(LESETEXT):
══════

Schwangerschaft des Opfers steht im Fokus der Ermittler
Neben dem Tatvorwurf des Mordes prüfen die Ermittler ebenfalls, ob der Beschuldigte den Tatbestand eines Schwangerschaftsabbruchs erfüllt hat. Wie berichtet, erwartete das Opfer ein Kind – inwieweit der 42-Jähriger davon allerdings Kenntnis hatte, sei aktuell noch unklar, heißt es.
Dem Opfer war der Tatverdächtige, der im Alter von 22 Jahren in Frankreich seinen Nachbarn getötet hat und dafür elf Jahre in Haft saß, laut Polizei Ende 2023 in einer Offenburger Klinik zum ersten Mal begegnet. Dort war die 37-Jährige die behandelnde Psychotherapeutin. Bereits damals sei der Mann durch aggressives Verhalten gegenüber seiner Therapeutin aufgefallen. Später, nach einem Stellenwechsel der Frau in eine Praxis in der Offenburger Hauptstraße, habe sich „ein auffälliges Verhalten“ fortgesetzt, hatte Oberstaatsanwältin Iris Janke bereits am Donnerstag vergangener Woche gegenüber der Presse erklärte. Zweimal hatte sich die Stadt Offenburg deswegen bemüht, den Tatverdächtigen in eine Psychiatrie einweisen zu lassen, beide Male verhinderten Gutachten „wegen fehlender Eigen- oder Fremdgefährdung“ die Unterbringung.

══════

(AUSZÜGE AUS DATENSÄTZEN):
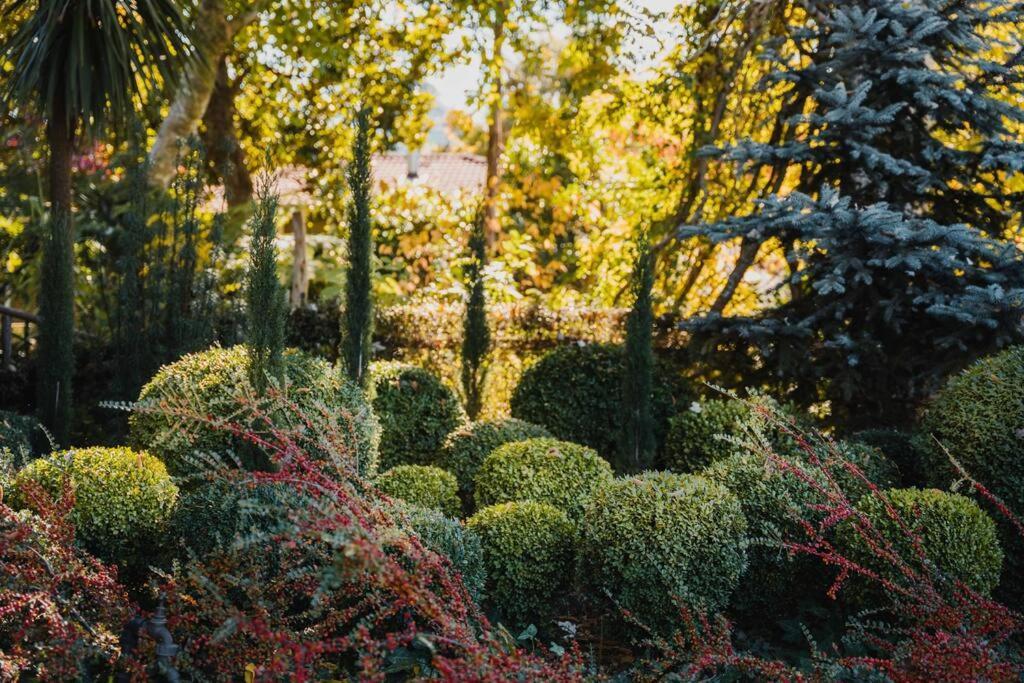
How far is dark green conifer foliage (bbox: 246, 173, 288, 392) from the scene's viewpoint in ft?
16.2

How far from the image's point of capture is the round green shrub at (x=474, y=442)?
5367mm

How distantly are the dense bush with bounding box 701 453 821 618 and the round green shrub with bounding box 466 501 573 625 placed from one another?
0.82 m

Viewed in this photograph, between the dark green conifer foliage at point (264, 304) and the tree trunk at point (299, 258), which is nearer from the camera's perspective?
the dark green conifer foliage at point (264, 304)

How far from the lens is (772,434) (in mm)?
5168

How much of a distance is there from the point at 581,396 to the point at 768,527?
95.7 inches

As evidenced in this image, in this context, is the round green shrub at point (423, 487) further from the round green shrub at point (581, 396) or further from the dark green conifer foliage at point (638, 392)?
the round green shrub at point (581, 396)

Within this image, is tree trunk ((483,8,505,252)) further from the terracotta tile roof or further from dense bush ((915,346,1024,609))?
the terracotta tile roof

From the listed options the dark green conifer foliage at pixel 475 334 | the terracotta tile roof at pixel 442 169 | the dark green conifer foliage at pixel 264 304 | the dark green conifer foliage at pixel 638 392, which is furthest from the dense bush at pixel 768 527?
the terracotta tile roof at pixel 442 169

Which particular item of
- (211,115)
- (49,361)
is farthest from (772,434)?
(211,115)

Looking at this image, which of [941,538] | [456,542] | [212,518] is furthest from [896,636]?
[212,518]

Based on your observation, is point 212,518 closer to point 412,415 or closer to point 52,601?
point 52,601

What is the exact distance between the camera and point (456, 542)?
12.4 feet

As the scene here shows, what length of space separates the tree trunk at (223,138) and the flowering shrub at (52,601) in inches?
336

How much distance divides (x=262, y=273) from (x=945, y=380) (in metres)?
4.03
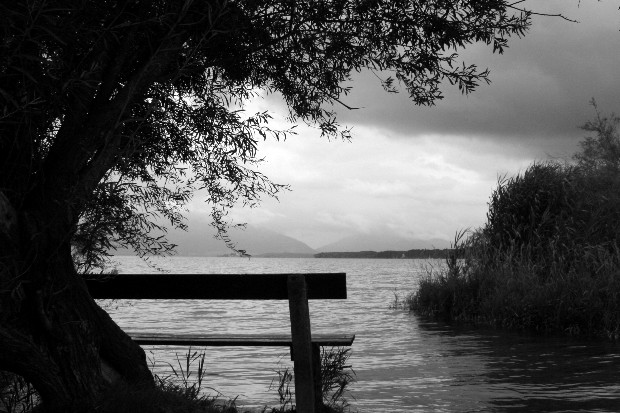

══════

(AUFGABEN):
• A. Gib aus dem Lesetext alles von „Schwangerschaft des Opfers“ bis hin zu „unklar, heißt es.“ wortgetreu wieder.
• B. Beantworte anhand des Lesetexts:
(i) Wie alt ist der Beschuldigte?
(ii) Welche Funktion hatte die 37-Jährige in der Offenburger Klinik?
(iii) Wie viele Jahre saß der Tatverdächtige in Frankreich in Haft?
• C. Setze den Lesetext über die Ermittlungen im Offenburger Fall im Anschluss an seinen letzten Satz fort.
Die Zeilen stehen in keinem Zusammenhang mit dem Lesetext.

(LÖSUNGEN):
• A.
Schwangerschaft des Opfers steht im Fokus der Ermittler
Neben dem Tatvorwurf des Mordes prüfen die Ermittler ebenfalls, ob der Beschuldigte den Tatbestand eines Schwangerschaftsabbruchs erfüllt hat. Wie berichtet, erwartete das Opfer ein Kind – inwieweit der 42-Jähriger davon allerdings Kenntnis hatte, sei aktuell noch unklar, heißt es.

• B.
(i) 42 Jahre
(ii) Sie war dort die behandelnde Psychotherapeutin.
(iii) Elf Jahre

• C.
Aber: Das Verhalten des 42-Jährigen hatte, wie die Behörden nun mitteilten, im Juni des vergangenen Jahres sowohl eine Gefährder- als auch eine Gefährdetenansprache (siehe Info) durch die Polizei zur Folge. Nacht aktuellem Ermittlungsstand hätten sich „noch keine Anhaltspunkte dafür ergeben, dass zwischen Opfer und mutmaßlichem Täter“ anschließend „noch irgendeine Verbindung bestanden hat“.
Aufgrund der „therapeutischen Vorbeziehung“ und den dabei „entwickelten Aggressionen“ beim Tatverdächtigen nehmen Polizei und Staatsanwaltschaft dennoch an, dass der 42-Jährige sein Opfer gezielt aufgesucht und getötet hat.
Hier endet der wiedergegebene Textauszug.